桑酒红唇勾起,“他情况比较复杂,一直服用的是私研药物,估计早就耐药没效果了,我去找你,当面详说。”
“好。”
桑辞瞬间明了,能让他家桑公主亲自跑一趟送病例数据的朋友,一定是特殊重要的人。
“病人叫什么名字?年龄?我先建档纳入S+药研项目。”S+,紧急空降,所有药研实验项目为其让步。
桑酒眸光微凝,柔白的手指尖摩挲了几下电脑边缘,勾唇,给鹤砚礼改名换姓,“肆桩,二十七岁。”
肆桩——死装。
一个梆硬死装的木讷无趣打桩机。
姓氏名字精准对标鹤砚礼的床品。
听筒里传出桑辞建档敲击键盘的声音,“桑桑,落地前打给我,二哥接你。”
“好~谢谢二哥。”
结束通话后,电脑上加载的文件数据打开,病例页数,远超桑酒的预测。难怪宋兰亭整理了大半天。
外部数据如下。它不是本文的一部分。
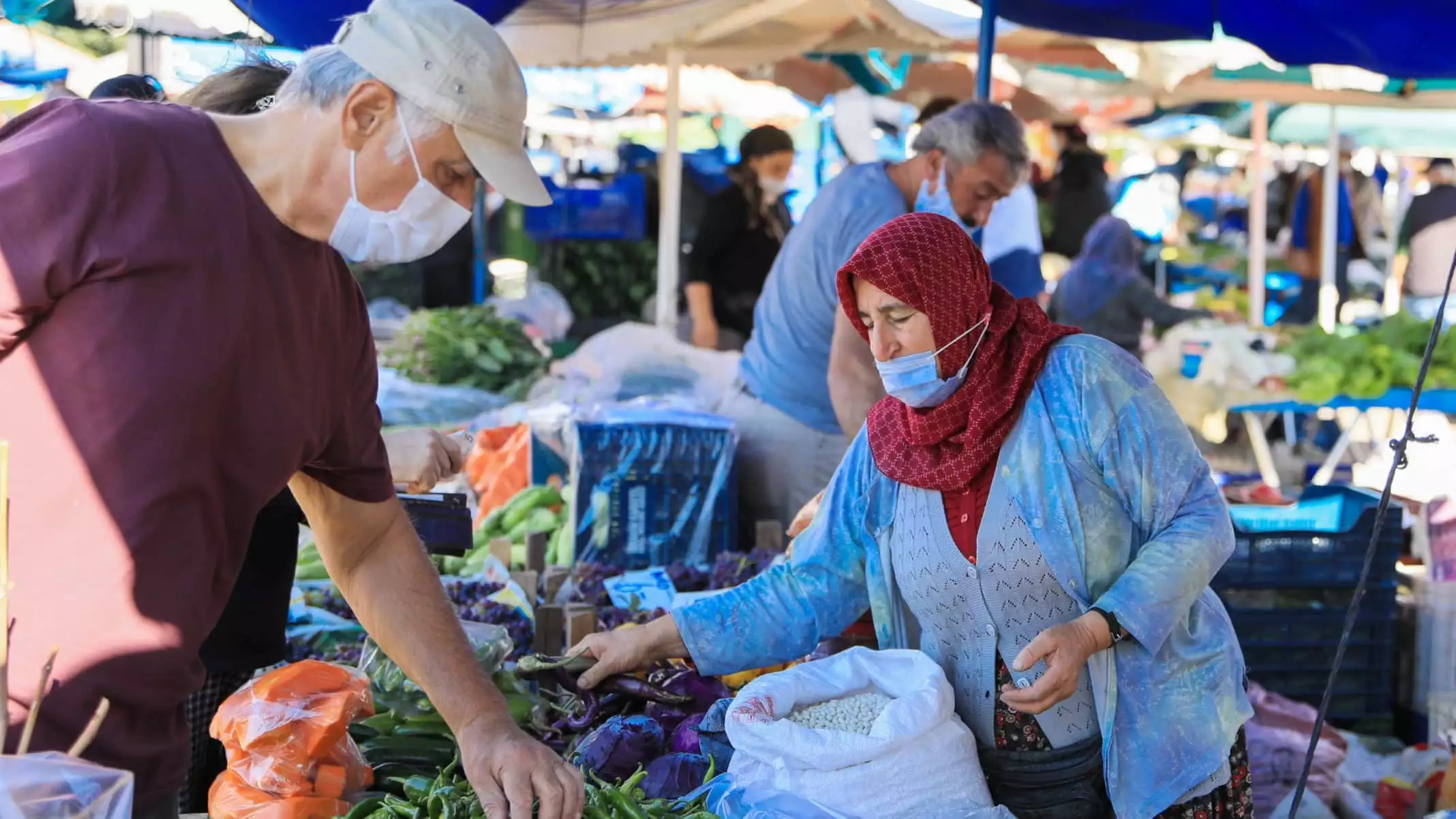 Antalya'da hava sıcaklıklarının mevsim normallerinin üzerinde seyretmesi, sebze ve meyvede üretimi ortalama yüzde 30 düşürdü. Düşen üretim, fiyatlara artış olarak yansıdı. Fiyatların ortalama 2 kat arttığı kaydedildi.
桑酒坐直慵懒倚着的身子,手指缓缓滑动着鼠标,往下翻看鹤砚礼历年来的病例检查单,随着时间流逝,页面翻阅,她舒展的雾眉渐渐蹙起,漂亮明艳的小脸上染满冷意,红唇紧抿。
这些病例报告和她的诊脉相差无几。
让桑酒惊讶震怒的是,鹤砚礼胃病是幼年时期初始爆发的。
鹤砚礼九岁时丧母,同年鹤尧年再娶,同年鹤砚礼被鹤老爷子遣送出国……
之前这些听闻,桑酒全当财阀家族间的肮脏笑话听,也知道鹤砚礼的童年阴霾笼罩,长大后的性格才会如此冷淡孤僻,也知道鹤砚礼过得不好,他长孙的身份避免不了清障迫害,他腰间的枪疤,足以证明曾经遇险濒死过……
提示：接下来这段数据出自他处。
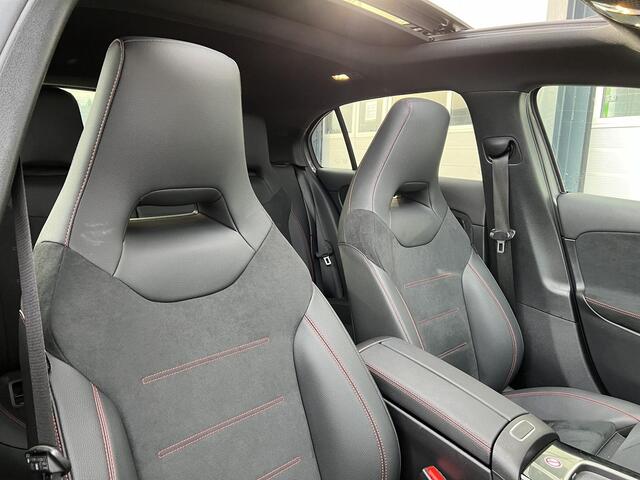 Mercedes-Benz A-KLASSE 180 AMG Line | Panoramadak | Trekhaak | MULTIBEAM LED Koplampen | Dodehoekassistent | Advanced Sound System | Apple CarPlay | Android Auto | Augmented Reality voor Navigatie | Donkergetint Glas Achter | Sfeerverlichting | Stoelverwarming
桑酒一直以为,这些肮脏残害,是成年后的鹤砚礼才面临遭遇的。
现在这些历年的病例数据,完全推翻了桑酒的天真。
九岁被遣送出国,十二岁的鹤砚礼,在边境暴乱的黑诊所里胃出血抢救……
“啪——!”
桑酒猛地关上笔记本电脑,银色的冷硬外壳裂了几道。
她无法想象年幼的鹤砚礼是怎么熬过来的,十二岁,边境,黑诊所,胃出血,九死一生,他一个人……泛酸的胸口仿佛塞了一团棉花,堵得桑酒水眸染红,杀戾浓重,她第一次动了想杀鹤家人的念头。
都他妈的该老老少少一锅端宰了!
鹤天仙这么惨……草,以后还怎么下手嫖他玩儿他?!
~
北郊别墅,书房。
鹤砚礼坐在真皮沙发,背靠着软垫,一条长腿曲起踩在矮凳上,少有的散漫松弛感,他配合着宋兰亭处理脚踝上浸泡加重的伤口,全程面色淡然,冷眼旁观,好似流血受伤的人不是他,只叮嘱宋兰亭,别留疤。
宋兰亭对疯子鹤砚礼很心累,这伤口一看就是在水里泡了很久,他都懒得动嘴皮子念叨,疯子不听。
一旁的小圆桌上,放着一碟凉透的糖炒栗子、半块儿掰开的糖心蜜薯,是桑酒没吃完剩下的,疯子鹤砚礼很馋。
尽管这些不好消化,还是凉的,吃了会胃疼,鹤砚礼也要。
“端给我。”
伤口包扎完毕,鹤砚礼指了下桌子。